**EXTRACTED MATERIAL:**
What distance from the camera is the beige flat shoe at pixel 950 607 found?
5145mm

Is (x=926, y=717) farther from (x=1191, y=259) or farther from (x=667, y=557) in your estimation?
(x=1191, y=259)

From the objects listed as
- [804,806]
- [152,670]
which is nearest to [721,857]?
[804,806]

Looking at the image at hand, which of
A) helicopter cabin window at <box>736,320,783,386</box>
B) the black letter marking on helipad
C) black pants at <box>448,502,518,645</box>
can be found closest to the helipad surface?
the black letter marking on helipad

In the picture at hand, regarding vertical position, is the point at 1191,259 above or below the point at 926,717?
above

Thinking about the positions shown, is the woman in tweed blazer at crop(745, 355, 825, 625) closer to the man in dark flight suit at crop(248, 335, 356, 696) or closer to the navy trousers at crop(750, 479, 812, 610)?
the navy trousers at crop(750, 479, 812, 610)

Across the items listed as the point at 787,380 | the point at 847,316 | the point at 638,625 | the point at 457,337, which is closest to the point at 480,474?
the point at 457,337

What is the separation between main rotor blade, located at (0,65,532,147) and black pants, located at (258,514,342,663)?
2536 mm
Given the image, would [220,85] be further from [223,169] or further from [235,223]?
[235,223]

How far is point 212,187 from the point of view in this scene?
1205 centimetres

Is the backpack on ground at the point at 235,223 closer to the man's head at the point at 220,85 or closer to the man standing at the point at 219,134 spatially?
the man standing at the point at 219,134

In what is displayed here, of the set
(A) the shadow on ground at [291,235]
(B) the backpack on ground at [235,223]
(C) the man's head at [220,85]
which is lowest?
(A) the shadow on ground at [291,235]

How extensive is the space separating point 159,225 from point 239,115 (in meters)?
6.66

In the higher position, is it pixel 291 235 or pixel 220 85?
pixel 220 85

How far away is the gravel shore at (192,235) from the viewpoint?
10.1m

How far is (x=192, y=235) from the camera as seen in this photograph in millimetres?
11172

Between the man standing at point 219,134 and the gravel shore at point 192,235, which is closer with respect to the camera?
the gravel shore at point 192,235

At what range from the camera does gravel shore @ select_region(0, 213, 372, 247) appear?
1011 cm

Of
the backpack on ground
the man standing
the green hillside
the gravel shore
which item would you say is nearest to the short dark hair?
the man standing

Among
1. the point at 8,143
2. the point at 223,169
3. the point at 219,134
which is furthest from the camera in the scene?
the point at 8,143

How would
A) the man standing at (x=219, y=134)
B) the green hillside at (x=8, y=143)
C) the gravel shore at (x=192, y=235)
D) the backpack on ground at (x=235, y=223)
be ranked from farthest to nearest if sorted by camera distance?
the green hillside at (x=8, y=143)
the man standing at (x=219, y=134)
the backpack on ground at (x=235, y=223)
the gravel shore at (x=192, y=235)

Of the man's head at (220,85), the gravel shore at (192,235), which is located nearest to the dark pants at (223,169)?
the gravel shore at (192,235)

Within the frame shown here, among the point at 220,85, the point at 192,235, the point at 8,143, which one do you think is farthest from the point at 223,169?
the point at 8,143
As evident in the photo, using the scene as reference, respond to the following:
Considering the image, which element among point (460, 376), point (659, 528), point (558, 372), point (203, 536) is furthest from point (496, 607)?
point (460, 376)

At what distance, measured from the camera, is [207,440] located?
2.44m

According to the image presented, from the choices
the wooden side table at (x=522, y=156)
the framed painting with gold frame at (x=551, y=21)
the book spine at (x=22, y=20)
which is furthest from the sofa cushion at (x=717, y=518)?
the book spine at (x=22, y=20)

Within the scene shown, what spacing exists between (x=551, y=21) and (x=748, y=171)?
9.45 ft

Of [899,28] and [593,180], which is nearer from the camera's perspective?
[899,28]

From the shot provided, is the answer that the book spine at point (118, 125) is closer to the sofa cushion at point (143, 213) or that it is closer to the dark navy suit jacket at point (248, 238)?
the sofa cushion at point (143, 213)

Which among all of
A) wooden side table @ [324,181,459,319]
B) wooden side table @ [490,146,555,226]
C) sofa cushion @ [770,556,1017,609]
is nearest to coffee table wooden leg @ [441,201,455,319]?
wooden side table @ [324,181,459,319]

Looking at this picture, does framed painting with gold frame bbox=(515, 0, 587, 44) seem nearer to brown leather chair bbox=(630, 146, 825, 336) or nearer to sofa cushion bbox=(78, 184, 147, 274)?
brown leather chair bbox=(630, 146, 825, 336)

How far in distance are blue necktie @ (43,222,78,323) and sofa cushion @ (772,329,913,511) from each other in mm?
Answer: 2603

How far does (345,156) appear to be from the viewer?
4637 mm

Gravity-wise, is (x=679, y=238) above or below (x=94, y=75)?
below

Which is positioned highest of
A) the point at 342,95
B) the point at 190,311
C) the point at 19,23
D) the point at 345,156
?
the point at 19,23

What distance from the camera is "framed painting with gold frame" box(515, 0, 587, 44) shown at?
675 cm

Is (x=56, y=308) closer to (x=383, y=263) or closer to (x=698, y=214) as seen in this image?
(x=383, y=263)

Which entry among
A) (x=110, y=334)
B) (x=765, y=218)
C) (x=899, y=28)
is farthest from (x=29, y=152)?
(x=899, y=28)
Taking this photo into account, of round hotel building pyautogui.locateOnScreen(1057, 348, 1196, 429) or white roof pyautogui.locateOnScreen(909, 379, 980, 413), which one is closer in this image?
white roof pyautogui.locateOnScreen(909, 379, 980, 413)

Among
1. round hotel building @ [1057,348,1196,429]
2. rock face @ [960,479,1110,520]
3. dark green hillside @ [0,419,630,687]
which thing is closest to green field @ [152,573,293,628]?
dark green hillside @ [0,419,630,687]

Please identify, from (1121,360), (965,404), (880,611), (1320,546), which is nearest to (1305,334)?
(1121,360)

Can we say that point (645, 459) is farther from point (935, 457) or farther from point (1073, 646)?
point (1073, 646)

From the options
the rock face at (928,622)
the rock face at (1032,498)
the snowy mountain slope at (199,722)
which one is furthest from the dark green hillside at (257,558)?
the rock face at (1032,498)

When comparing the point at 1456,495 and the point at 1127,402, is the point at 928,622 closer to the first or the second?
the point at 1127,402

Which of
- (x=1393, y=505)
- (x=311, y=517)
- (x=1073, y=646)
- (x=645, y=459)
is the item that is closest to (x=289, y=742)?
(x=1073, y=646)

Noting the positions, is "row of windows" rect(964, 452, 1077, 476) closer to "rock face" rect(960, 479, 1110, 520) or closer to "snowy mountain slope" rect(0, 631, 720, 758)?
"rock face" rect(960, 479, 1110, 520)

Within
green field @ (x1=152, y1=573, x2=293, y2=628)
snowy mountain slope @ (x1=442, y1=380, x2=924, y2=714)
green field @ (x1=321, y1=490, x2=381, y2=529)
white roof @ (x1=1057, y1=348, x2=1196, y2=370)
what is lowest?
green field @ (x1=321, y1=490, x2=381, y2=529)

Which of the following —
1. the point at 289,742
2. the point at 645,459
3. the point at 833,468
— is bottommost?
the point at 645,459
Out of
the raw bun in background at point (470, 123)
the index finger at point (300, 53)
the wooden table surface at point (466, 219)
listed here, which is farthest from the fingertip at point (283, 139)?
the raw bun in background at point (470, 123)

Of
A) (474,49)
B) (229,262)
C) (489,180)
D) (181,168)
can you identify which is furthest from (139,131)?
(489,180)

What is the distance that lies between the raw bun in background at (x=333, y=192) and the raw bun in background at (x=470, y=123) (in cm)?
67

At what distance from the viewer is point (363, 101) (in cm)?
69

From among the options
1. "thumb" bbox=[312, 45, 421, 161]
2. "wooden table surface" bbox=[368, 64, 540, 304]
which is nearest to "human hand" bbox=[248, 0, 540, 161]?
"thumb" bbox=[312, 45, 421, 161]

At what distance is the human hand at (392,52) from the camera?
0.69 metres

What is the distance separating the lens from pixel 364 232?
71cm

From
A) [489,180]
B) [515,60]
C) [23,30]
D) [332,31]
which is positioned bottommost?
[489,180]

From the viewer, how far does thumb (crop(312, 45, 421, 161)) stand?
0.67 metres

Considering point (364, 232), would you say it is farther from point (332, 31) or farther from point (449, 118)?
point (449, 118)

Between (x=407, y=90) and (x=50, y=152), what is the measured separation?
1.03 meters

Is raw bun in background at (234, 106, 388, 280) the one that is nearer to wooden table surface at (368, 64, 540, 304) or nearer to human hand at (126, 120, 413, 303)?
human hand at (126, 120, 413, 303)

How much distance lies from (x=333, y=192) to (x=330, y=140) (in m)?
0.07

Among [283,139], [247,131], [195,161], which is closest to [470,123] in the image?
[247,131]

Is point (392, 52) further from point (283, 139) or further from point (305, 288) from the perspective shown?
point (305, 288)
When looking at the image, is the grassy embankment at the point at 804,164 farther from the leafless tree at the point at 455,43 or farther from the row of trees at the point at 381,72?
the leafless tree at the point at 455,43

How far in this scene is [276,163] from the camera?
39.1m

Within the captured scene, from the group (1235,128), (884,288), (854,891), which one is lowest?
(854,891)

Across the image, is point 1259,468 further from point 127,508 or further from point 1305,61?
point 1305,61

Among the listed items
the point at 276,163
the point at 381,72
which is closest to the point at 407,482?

**WHAT YOU HAVE TO DO:** Retype exactly the lines from the one containing "Is raw bun in" through the last line of the records above, including both.

**OUTPUT FOR THIS EXERCISE:**
Is raw bun in background at (234, 106, 388, 280) the one that is nearer to wooden table surface at (368, 64, 540, 304) or nearer to human hand at (126, 120, 413, 303)?
human hand at (126, 120, 413, 303)

How much distance lies from (x=333, y=192) to (x=330, y=140) (in m)?
0.07

Among [283,139], [247,131], [195,161], which is closest to [470,123] in the image?
[247,131]

Is point (392, 52) further from point (283, 139) or further from point (305, 288) from the perspective shown?
point (305, 288)
When looking at the image, is the grassy embankment at the point at 804,164 farther from the leafless tree at the point at 455,43 or farther from the row of trees at the point at 381,72?
the leafless tree at the point at 455,43

How far in this scene is [276,163] from the camera?
39.1m

Within the captured scene, from the group (1235,128), (884,288), (854,891), which one is lowest?
(854,891)

Across the image, is point 1259,468 further from point 127,508 or further from point 1305,61?
point 1305,61

Among the listed items
the point at 276,163
the point at 381,72
which is closest to the point at 407,482?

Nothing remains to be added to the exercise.